Now, I get to sit back and watch her take her flight and enjoy witnessing her make a thousand new discoveries a week...

Enjoy the ride, sweet girl of mine.




Friday, March 27, 2009

HERE'S ONE FOR GRAND-MAMAN (PAPA)



My father passed away 6 months ago, today. He was 81. 8 years ago, when Emma was born, he was sad. You see, he was from another generation, an era when people like Emma were either sent away, or kept hidden at home. His sadness was very short lived. He very quickly fell in love with his grand daughter.

He was always very supportive and always marvelled at Emma's bubbly personality. He was my friend, my mentor. I miss our conversations. I miss that man who understood so much... I miss his wisdom.

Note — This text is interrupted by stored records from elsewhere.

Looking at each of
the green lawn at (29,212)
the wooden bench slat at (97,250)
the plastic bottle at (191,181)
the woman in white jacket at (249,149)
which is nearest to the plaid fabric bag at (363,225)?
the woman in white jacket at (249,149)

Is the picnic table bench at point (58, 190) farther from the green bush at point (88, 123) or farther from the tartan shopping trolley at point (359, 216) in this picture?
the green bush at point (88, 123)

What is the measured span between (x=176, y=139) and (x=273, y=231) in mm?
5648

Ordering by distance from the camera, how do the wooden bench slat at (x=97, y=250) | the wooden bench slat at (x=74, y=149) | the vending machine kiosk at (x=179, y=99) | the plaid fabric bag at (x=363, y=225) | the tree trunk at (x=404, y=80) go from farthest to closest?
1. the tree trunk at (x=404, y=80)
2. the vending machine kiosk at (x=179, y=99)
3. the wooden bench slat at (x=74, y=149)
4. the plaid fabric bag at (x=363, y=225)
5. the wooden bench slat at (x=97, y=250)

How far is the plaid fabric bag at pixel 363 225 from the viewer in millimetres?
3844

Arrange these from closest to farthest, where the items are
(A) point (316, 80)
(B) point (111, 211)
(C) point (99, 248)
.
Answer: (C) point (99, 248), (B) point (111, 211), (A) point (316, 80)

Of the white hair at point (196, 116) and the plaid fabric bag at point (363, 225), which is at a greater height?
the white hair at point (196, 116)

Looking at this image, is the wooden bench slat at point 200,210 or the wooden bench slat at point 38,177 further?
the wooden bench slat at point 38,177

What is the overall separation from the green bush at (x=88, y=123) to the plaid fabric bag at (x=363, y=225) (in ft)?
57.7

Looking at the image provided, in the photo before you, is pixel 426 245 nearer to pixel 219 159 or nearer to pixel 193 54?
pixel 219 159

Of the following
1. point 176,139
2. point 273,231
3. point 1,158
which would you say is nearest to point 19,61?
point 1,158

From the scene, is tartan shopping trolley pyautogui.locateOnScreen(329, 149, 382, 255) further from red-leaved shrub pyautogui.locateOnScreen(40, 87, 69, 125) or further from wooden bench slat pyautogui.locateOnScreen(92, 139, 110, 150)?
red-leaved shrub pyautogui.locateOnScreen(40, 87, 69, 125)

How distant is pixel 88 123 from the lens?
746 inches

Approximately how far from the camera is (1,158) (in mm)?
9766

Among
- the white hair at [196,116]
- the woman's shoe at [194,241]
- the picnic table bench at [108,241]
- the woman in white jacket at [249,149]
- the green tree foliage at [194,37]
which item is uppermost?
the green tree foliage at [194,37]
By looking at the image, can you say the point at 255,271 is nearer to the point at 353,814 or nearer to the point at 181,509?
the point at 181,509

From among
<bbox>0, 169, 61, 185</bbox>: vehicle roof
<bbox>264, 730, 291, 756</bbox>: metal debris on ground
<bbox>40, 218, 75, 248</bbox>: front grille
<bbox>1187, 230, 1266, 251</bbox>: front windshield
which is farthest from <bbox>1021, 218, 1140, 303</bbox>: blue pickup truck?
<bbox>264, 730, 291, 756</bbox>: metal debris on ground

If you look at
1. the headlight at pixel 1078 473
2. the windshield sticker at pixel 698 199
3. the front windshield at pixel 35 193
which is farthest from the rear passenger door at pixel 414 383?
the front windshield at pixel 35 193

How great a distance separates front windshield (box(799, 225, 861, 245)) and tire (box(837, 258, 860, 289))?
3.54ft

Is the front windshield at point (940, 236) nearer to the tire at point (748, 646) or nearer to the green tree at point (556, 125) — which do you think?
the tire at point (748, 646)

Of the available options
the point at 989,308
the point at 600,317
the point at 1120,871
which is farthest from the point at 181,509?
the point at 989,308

Emma had a very rough 1st year. 6 weeks of intensive care, 6 months of feeding tubes, an open heart surgery, and so on... When Emma was witty, funny, full of beans, he would tell me: "You know, when Emma was a baby, I really did not think she would make it. Just look at her now!"

Here is Emma's tribute to her grandpa...

My grand-papa, me I was calling him grand-maman. Everytime I went to his house, I would tuck him in in his hospital bed (just like I do with my babies). And, sometimes, I would ask him to get up so that I could tuck myself in in his "cool" bed. And, sometimes, I would just push him over and slide in right beside him.

I liked to play yo-yo with the knob of his oxygen machine, which should be set at 2.5. One time, grandma thought that the kitchen sink tap was opened. Oops, I had turned the knob to 5 and there were noisy bubbles coming out of grand-maman (papa)'s nose!!! Another time, grand-maman (papa) was feeling tired. Mom checked the oxygen knob and, oops, I guess I must have turned it to 1.

Another time, not long before he went to the hospital, I called 911. The policeman was quite nice and everyone soon discovered that it was I who had talked to the lady on the phone. He wrote my name down; I guess I must be a felon...

Grand-maman (papa) really enjoyed his soup crackers. To this day, his house is the only place where I eat that kind of crackers.

As you can see, me and my grand-maman (papa), we loved each other a lot.

My father was in the hospital 6 weeks before he died. During that time, when we visited my mother, Emma would run to his hospital bed and ask: Mommy, where's grand-maman (papa)?

As soon as he passed away, she never went looking for him or asked where he was...

We love you daddy, we miss you. And we hope that up above you are still watching over us and marvelling at Emma's power of love.